Things to do ->
A. In the text about Gerald Busby and the Cambridge Commission, copy word for word the part that begins with the words containing "A brilliant and" and ends with "a glass eater.".
B. Pick up the text about Gerald Busby and the Cambridge Commission after its last sentence and keep it going.

Selected text ->
——————————

The Cambridge Commission is a community-supported award for new chamber music premiered by Music from Salem every two years.

Gerald Busby Receives The 4th Cambridge Commission

On July 12, 2008, Quartet for Piano and Strings by Gerald Busby will be premiered by Music from Salem at Hubbard Hall in Cambridge, New York.  The New York City composer dedicates this extraordinary piece to artists Gerald Coble and Robert Nunnelley of Battenville, NY.  The quartet will be performed by Music from Salem’s four artistic directors: Lila Brown, Judith Eissenberg, Judith Gordon and Rhonda Rider.

 The program will also include Viola by Gerald Busby and Craig Lucas, a humorous piece for Viola and Mezzo-soprano.

July 10, 7 PM  --- Music From Salem’s Open rehearsal with composer Gerald Busby. Open free to the public at the Brown Farm, Salem, NY.

July 11, 7 PM –- The Composer and 3 Women—an evening with Gerald Busby and a screening of Robert Altman’s 3 Women

Come hear Gerald Busby’s lively stories about how he composes; his new Quartet for Piano and Strings for Music from Salem; and how he got the Altman commission. A screening of 3 Women, a remarkable film brought to life by Busby’s haunting music, will follow his talk. Open free to the public at Hubbard Hall, Beacon Feed Building

 

Gerald Busby

A brilliant and original composer, Gerald Busby is best known for his film score for Robert Altman’s 3 Women, his dance score for Paul Taylor’s Runes, and his opera with Craig Lucas, Orpheus in Love. He has written more than 200 concert works including pieces for large and small ensembles, song cycles, solo instrumental pieces, operas, and theatrical chamber music scenarios such as Body Ode for three singers and a glass eater.

Gerald Busby’s life has been as unique and exuberant as his music.  Born in Texas in 1935, he began playing piano at age 5 and performed with the Houston symphony when he was 17.  He studied piano and music at Yale, but majored in philosophy.  He never had any formal training in composition. Busby toured much of the country as a college textbook salesman for 8 years while continuing to play and beginning to write music.

——————————

Given records ->
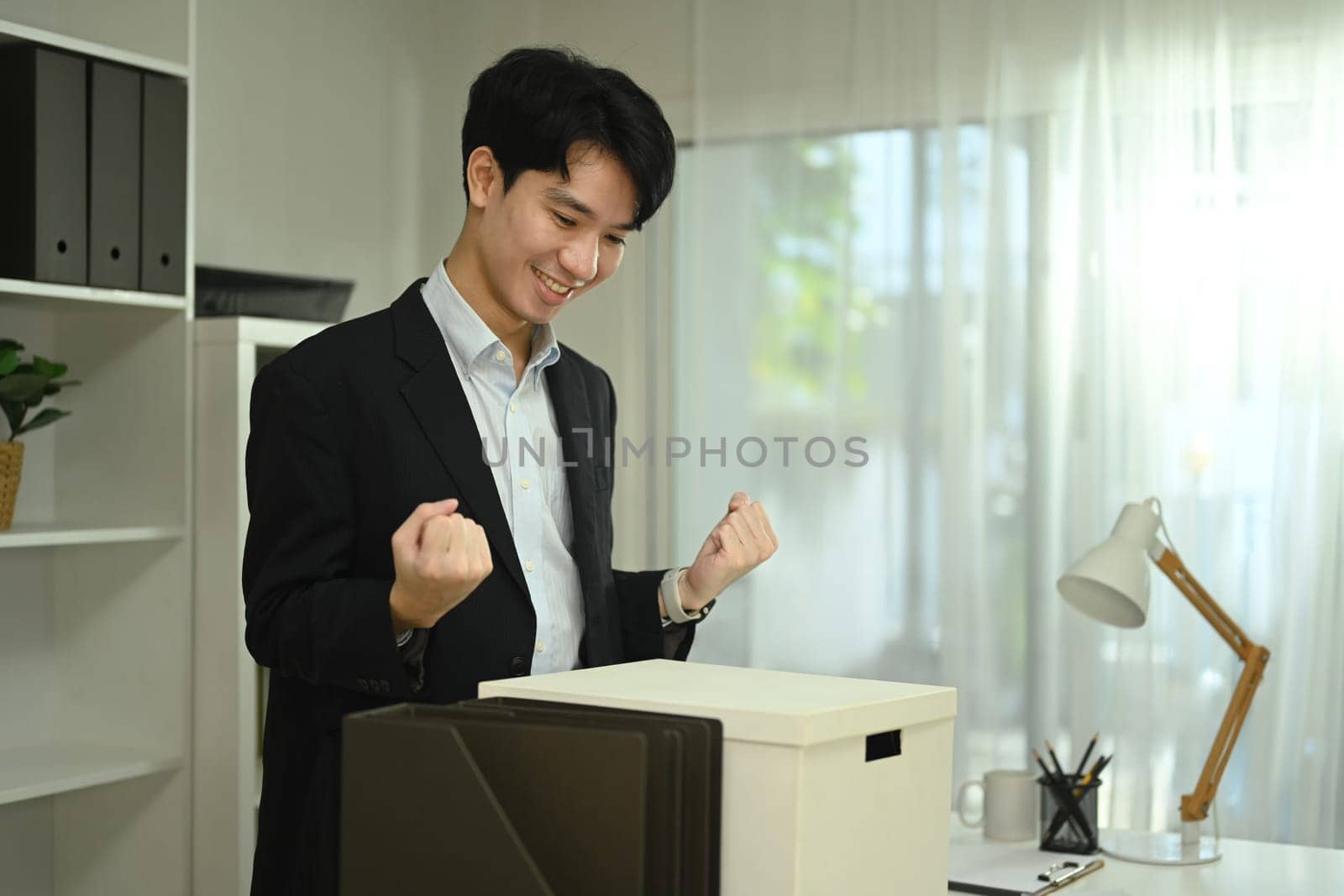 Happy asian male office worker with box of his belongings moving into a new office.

——————————

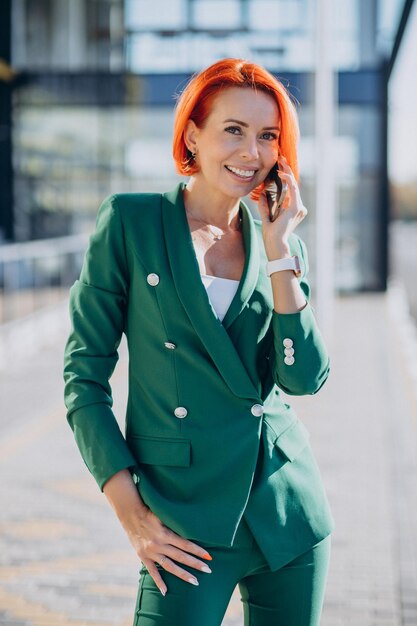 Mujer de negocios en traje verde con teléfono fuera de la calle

——————————

Task-by-task answers ->
A.
A brilliant and original composer, Gerald Busby is best known for his film score for Robert Altman’s 3 Women, his dance score for Paul Taylor’s Runes, and his opera with Craig Lucas, Orpheus in Love. He has written more than 200 concert works including pieces for large and small ensembles, song cycles, solo instrumental pieces, operas, and theatrical chamber music scenarios such as Body Ode for three singers and a glass eater.

B.
Busby visited New York frequently and returned to live.  A passionate cook, he agreed to prepare dinner for a friend who then invited Virgil Thomson. They became close friends.  The famous composer and critic inspired Busby, helping him in many ways from getting an apartment at the legendary Chelsea Hotel where he still resides to connecting him with piano students including Leonard Bernstein’s daughter.  Several of his connections led to patrons like Paul Taylor who gave Busby his first commercial commission.

Recent premiers include: Dances for Piano and Others by Akira Eguchi; Words With My Mouth by The Gregg Smith Singers; Quatrains by The Stephen Smith Singers; Bonfire at Midnight by The New York Treble Singers; and Love Notes, a choral suite commissioned and premiered by the Stonewall chorale in New York City with a text of daily notes between Gertrude Stein and Alice B. Toklas.

 

Gerald Busby has received numerous awards, commissions, and fellowships from the National Endowment for the Arts, the John Simon Guggenheim Foundation, the Rockefeller Foundation, the Virgil Thomson Foundation, the Aaron Copland Foundation, and now The Cambridge Commission for Music from Salem.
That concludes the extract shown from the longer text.